Spot the difference: How much money can a free school make?

May 29, 2012 4:21 pm

As Political Scrapbook noted this afternoon:

“Michael Gove uses the Leveson Inquiry as a platform to float right-wing education reforms, telling the court schools “could” be profit making “when we come to that bridge.””

But as George Eaton noted at the New Statesman, Gove told Andrew Marr only last year:

“Nick (Clegg) and I are completely in agreement on this (banning for-profit free schools). It’s not an issue.

The Conservative election manifesto said that we don’t need to have profit at the moment, the Liberal Democrat manifesto said that we don’t need profit at the moment and we don’t.”

For the moment? So if the Tories are re-elected, will you send your kinds to a clear profit motive and a healthy return for shareholders?

  • David Bean

    What on earth is that last sentence supposed to mean?

    • AnotherOldBoy

      No idea: maybe it woudl have made sense had Mr Ferguson gone to a school run for profit?

  • AnotherOldBoy

    Some private schools are run by for-profit organisations and are very poplular with parents and appear to achieve good results for their pupils.  Indeed, the desire to make a profit will lead a company which runs schools to want to do so well so as to attract further pupils and make further profits.

    Meanwhile, in the real world many companies make profits out of state school education: publishers, manufacturers of school furniture, building contractors, coach operators, stationary suppliers etc. etc.

    • trotters1957

      Neo-liberal fantasy economics.
      It’s impossible to manufacture a situation where there can be free market in schooling.  Think of the disaster that has been railway privatisation and then multiply it by 500.
      Schools will have local monopolies, most parents, as now, will have very little choice over which school to send their children to.
      We all know what private sector monopolies do, don’t we. Worse service, higher costs.
      Dream on.

      • AnotherOldBoy

        But who said anything about there being a private sector monopoly?  The present position is that private schools are a not a monopoly, but a variety of charitable foundations, for-profit organisations and so on.

        • trotters1957

          Sorry that’s not a cogent or coherent response.
          Where I live there are only enough pupils for two schools. Under your idea they would compete against each other with profitability being the driving force.
          They would have a duopoly of supply.
          If they didn’t make a profit they would close.
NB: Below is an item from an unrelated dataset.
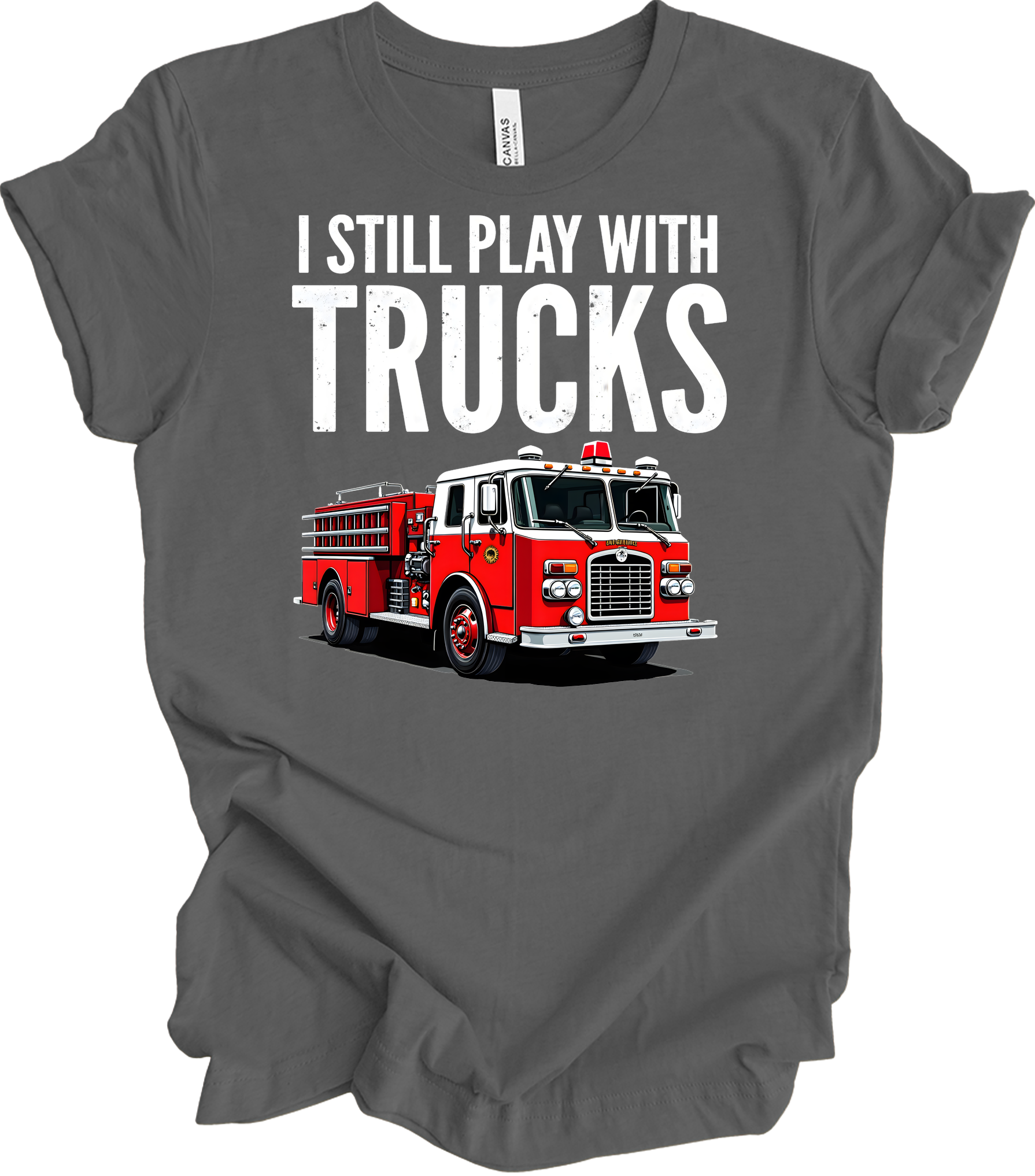 I Still Play With Fire Trucks T-Shirt in Asphalt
          Its neo-liberal fantasy to believe any improvement in education could result from this. 

          • AnotherOldBoy

            And which of the two schools is better?

          • Hugh

            “they would compete against each other with profitability being the driving force.”

            Organisations compete on quality and price, not profit – that’s the result. Given that they can’t alter the price the one delivering the best quality within the budget (as schools now are constrained by budgets) would attract more pupils. What’s so fantastical about that?